Boston is in lock-down and I am holding this, now, one present moment, one truth.  The desire to protect all of us that has caused this lock-down.  The madness somewhere, desperate and angry and young.  I don’t have to forgive, but I do have to know it all, because I have taken that as my own healing task–to simply know and hold.  Reality, truth and mystery.

I truly experience, at times, and right now, that every single person on this planet is connected to me, and me to them, as if we were all sparks from one great light, one great mystery, living out all aspects of human potentiality together.
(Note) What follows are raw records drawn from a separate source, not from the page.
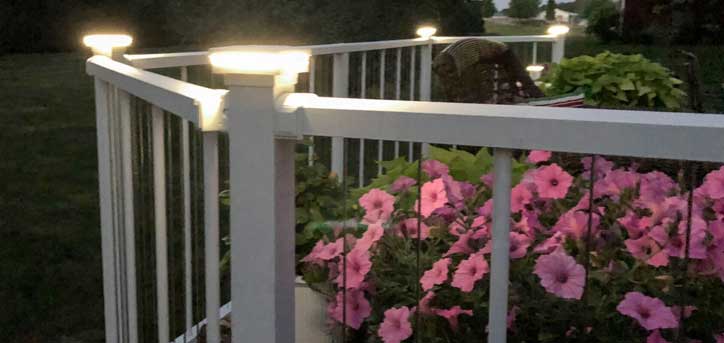 Digger-Specialties-Inc-Deck-Rail-Lighting Digger Specialties Inc. Rail Lighting Secor Lumber Savannah NY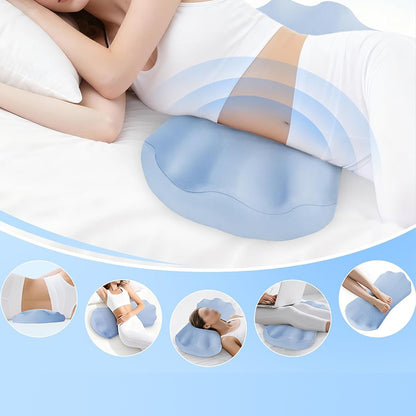 Lumbar Support Pillow Memory Foam Pillow for Sleeping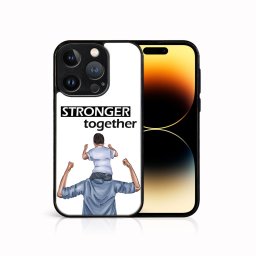PROTEMIO MY ART Védőburkolat a Apple-hoz iPhone 15 Pro DADDY (116)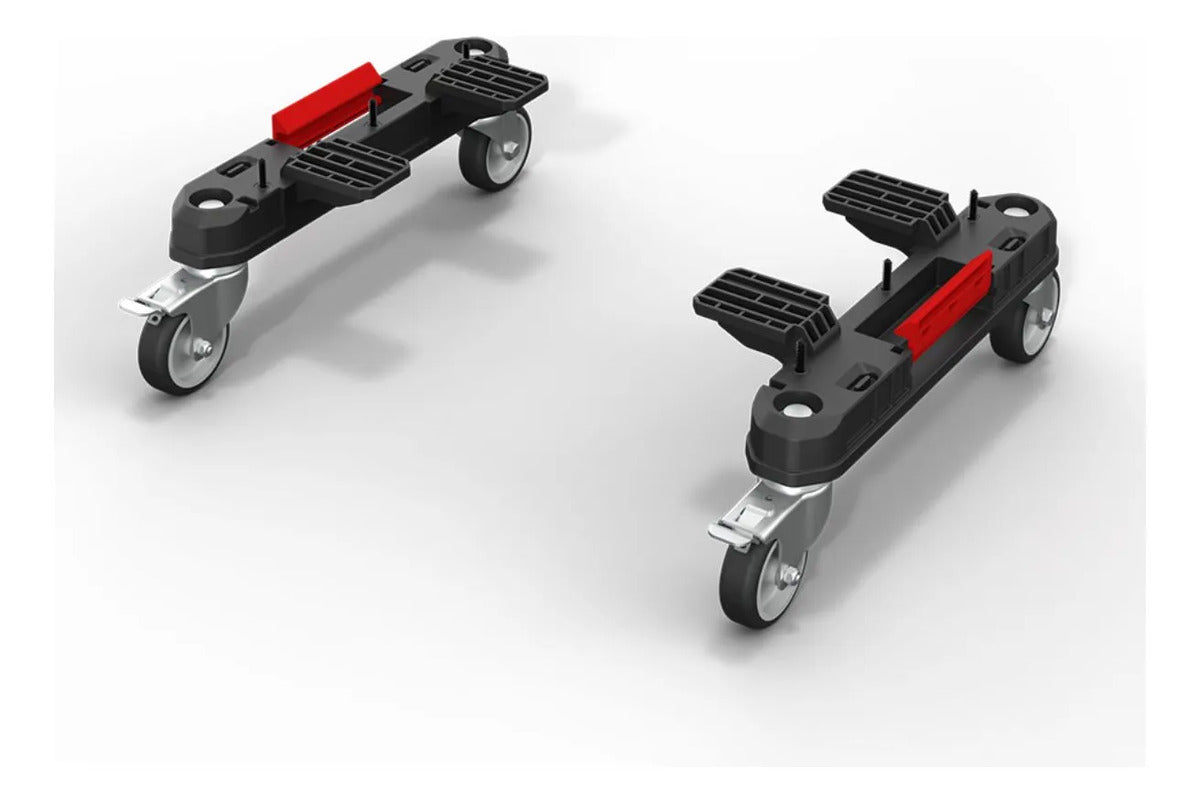 Adaptador Ruedas Qbrick System Prime Cajas De Herramientas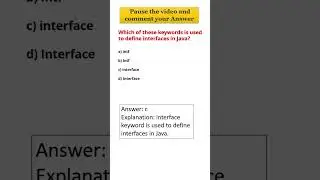 Java Interview Question Part-8
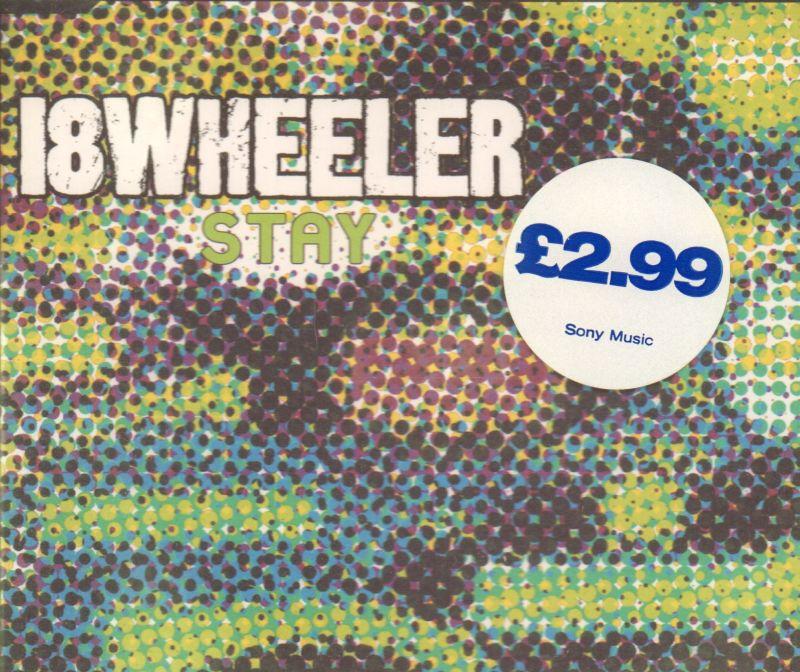 Stay-CD Single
I would love to create peace for all of us.  I would love to be only peace myself, but I am anger, hurt, beauty, fun, brokenness, wisdom…I am not only peace.  I supposed I try to hold onto knowing all sides of life because that is as close as I can get.  My  peace has grief as well as love at its center.  But then grief is love, isn’t it?  It is the way we honor the loss of what we love, the way we say someone or something mattered in this very temporary life.

Metta for all of us.  And I do mean all.  With my most fervent wish that the violence will end today, and for always, I still say metta for every human soul.  I am holding, and I find that I am angry and horrified, but I am, in this moment, free of hate.  I might not be tomorrow.  But if we are all one, then in this moment, I hold horror and heroism and love, the knowledge that I am not alone, and I wish lovingkindness, because that is all I know to do.

May we all be well.  May we all be happy.  May we all be safe and protected.  May we all be at peace with what is.